-------- Records supplied

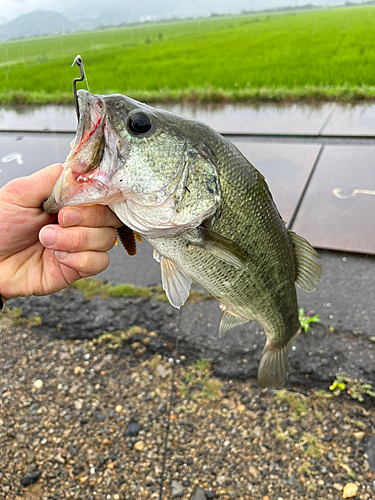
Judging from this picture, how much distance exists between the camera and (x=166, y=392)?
7.57 feet

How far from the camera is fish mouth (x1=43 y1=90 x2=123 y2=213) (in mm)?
1045

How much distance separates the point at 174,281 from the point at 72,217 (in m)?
0.47

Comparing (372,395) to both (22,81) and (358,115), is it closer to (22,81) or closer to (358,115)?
(358,115)

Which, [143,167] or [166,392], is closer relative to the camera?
[143,167]

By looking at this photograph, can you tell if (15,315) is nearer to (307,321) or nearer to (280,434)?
(280,434)

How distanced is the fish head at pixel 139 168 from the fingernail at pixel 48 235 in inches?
4.2

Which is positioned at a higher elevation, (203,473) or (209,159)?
(209,159)

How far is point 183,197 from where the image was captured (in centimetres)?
123

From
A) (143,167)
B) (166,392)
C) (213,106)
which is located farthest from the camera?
(213,106)

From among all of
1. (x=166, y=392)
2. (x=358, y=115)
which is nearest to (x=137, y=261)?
(x=166, y=392)

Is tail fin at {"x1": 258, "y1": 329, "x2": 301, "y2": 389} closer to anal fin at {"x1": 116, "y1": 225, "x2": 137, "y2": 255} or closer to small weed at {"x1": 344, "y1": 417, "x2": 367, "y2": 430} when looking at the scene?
small weed at {"x1": 344, "y1": 417, "x2": 367, "y2": 430}

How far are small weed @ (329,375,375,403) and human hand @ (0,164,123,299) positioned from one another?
65.2 inches

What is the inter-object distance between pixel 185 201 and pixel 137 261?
98.6 inches

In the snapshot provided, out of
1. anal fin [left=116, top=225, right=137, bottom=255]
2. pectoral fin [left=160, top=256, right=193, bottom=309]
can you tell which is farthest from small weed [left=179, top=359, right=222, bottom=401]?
anal fin [left=116, top=225, right=137, bottom=255]
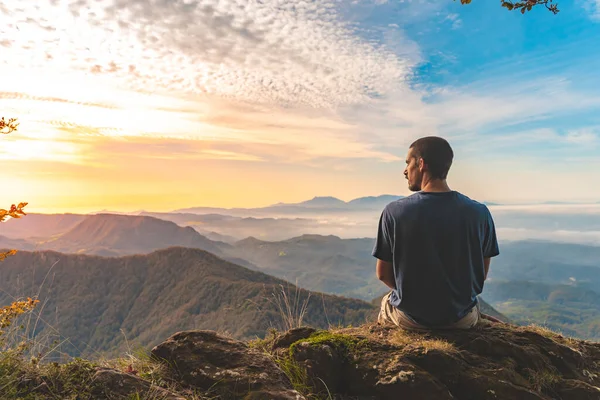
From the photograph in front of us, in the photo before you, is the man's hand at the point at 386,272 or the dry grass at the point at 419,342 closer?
the dry grass at the point at 419,342

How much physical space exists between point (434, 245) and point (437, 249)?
0.06 meters

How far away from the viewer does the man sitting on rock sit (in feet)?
14.8

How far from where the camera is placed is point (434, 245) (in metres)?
4.49

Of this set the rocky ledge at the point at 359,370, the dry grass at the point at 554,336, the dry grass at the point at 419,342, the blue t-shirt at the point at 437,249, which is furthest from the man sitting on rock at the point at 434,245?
the dry grass at the point at 554,336

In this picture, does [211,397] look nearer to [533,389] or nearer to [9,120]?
[533,389]

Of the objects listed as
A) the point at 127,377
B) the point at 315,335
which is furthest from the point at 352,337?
the point at 127,377

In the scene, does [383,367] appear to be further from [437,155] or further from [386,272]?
[437,155]

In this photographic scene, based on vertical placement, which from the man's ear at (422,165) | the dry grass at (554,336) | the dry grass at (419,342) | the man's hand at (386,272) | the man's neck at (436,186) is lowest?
the dry grass at (554,336)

----------------

→ Task prompt
Reproduce all the records above, replacing "man sitting on rock" with "seated man" and leaving everything else unchanged. Omit the pictures from your answer.

→ Result of this exercise
Judging from this picture, how much distance exists between the camera and (x=166, y=392)?
7.57 feet

How far from the camera is fish mouth (x1=43 y1=90 x2=123 y2=213) (in mm)?
1045

How much distance separates the point at 174,281 from the point at 72,217 (in m)?
0.47

Comparing (372,395) to both (22,81) and (358,115), is it closer to (22,81) or closer to (358,115)?
(358,115)

Which, [143,167] or [166,392], is closer relative to the camera?
[143,167]

By looking at this photograph, can you tell if (15,315) is nearer to (307,321) or nearer to (280,434)?
(280,434)

How distanced is the fish head at pixel 139 168 from the fingernail at pixel 48 235 in inches?
4.2

Which is positioned at a higher elevation, (203,473) or (209,159)?
(209,159)

How far is point 183,197 from where the image was captured (in centimetres)?
123

From
A) (143,167)
B) (166,392)
C) (213,106)
which is located farthest from the camera?
(213,106)

From among all of
1. (x=166, y=392)
2. (x=358, y=115)
which is nearest to (x=137, y=261)?
(x=166, y=392)

Is tail fin at {"x1": 258, "y1": 329, "x2": 301, "y2": 389} closer to anal fin at {"x1": 116, "y1": 225, "x2": 137, "y2": 255} or closer to small weed at {"x1": 344, "y1": 417, "x2": 367, "y2": 430} when looking at the scene?
small weed at {"x1": 344, "y1": 417, "x2": 367, "y2": 430}

How far are small weed @ (329,375,375,403) and human hand @ (0,164,123,299) positioned from one another?
65.2 inches

What is the inter-object distance between pixel 185 201 and pixel 137 261?
98.6 inches

In the snapshot provided, out of
1. anal fin [left=116, top=225, right=137, bottom=255]
2. pectoral fin [left=160, top=256, right=193, bottom=309]
can you tell which is farthest from small weed [left=179, top=359, right=222, bottom=401]?
anal fin [left=116, top=225, right=137, bottom=255]
From the photograph in front of us, in the photo before you, is the man's hand at the point at 386,272 or the dry grass at the point at 419,342 closer?
the dry grass at the point at 419,342

How much physical space exists between point (434, 245) and point (437, 249)?
0.06 meters

How far away from the viewer does the seated man sit (in feet)?
14.8

How far from where the camera is placed is point (434, 245) (in metres)?
4.49

Of this set the rocky ledge at the point at 359,370, the dry grass at the point at 554,336, the dry grass at the point at 419,342, the blue t-shirt at the point at 437,249, which is furthest from the seated man at the point at 434,245?
the dry grass at the point at 554,336

In this picture, does [211,397] look nearer to [533,389] or nearer to [9,120]?
[533,389]

Of the objects listed as
A) the point at 127,377
B) the point at 315,335
which is furthest from the point at 352,337?
the point at 127,377

In the scene, does [383,367] appear to be further from [437,155] or further from [386,272]?
[437,155]

In this photographic scene, based on vertical placement, which from the man's ear at (422,165) | the dry grass at (554,336) | the dry grass at (419,342) | the man's hand at (386,272) | the man's neck at (436,186) is lowest?
the dry grass at (554,336)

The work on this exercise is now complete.